··· Records provided

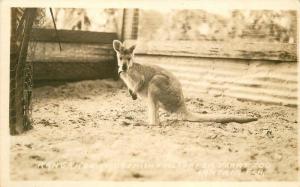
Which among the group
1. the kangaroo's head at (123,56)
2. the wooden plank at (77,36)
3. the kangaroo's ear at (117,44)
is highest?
the wooden plank at (77,36)

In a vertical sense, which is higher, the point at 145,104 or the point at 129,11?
the point at 129,11

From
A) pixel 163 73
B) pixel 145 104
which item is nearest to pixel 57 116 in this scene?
pixel 145 104

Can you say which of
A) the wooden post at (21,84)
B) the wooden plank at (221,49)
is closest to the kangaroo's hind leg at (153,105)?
the wooden plank at (221,49)

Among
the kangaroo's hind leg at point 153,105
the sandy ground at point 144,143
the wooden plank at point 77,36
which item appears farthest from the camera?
the wooden plank at point 77,36

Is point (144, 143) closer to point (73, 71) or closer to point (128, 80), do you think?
point (128, 80)

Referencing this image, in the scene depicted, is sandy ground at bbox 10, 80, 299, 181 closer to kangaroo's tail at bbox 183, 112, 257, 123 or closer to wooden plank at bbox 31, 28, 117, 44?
kangaroo's tail at bbox 183, 112, 257, 123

······

Exercise aim:
Pull out the text of every row above and copy it word for word, leaving the pictures out.

Complete output:
Which among the group
1. the kangaroo's head at (123,56)
2. the wooden plank at (77,36)
3. the kangaroo's ear at (117,44)
is highest?
the wooden plank at (77,36)

In a vertical sense, which is higher, the point at 145,104 or the point at 129,11?
the point at 129,11

From
A) pixel 163 73
B) pixel 145 104
which item is nearest to pixel 57 116 in this scene?
pixel 145 104

Can you say which of
A) the wooden post at (21,84)
B) the wooden plank at (221,49)
is closest to the kangaroo's hind leg at (153,105)?
the wooden plank at (221,49)

Among
the kangaroo's hind leg at point 153,105
the sandy ground at point 144,143
the wooden plank at point 77,36
which item appears farthest from the camera?
the wooden plank at point 77,36

Is point (144, 143) closer to point (73, 71) or closer to point (128, 80), do you think?
point (128, 80)

Referencing this image, in the scene depicted, is sandy ground at bbox 10, 80, 299, 181 closer to kangaroo's tail at bbox 183, 112, 257, 123 or closer to wooden plank at bbox 31, 28, 117, 44?
kangaroo's tail at bbox 183, 112, 257, 123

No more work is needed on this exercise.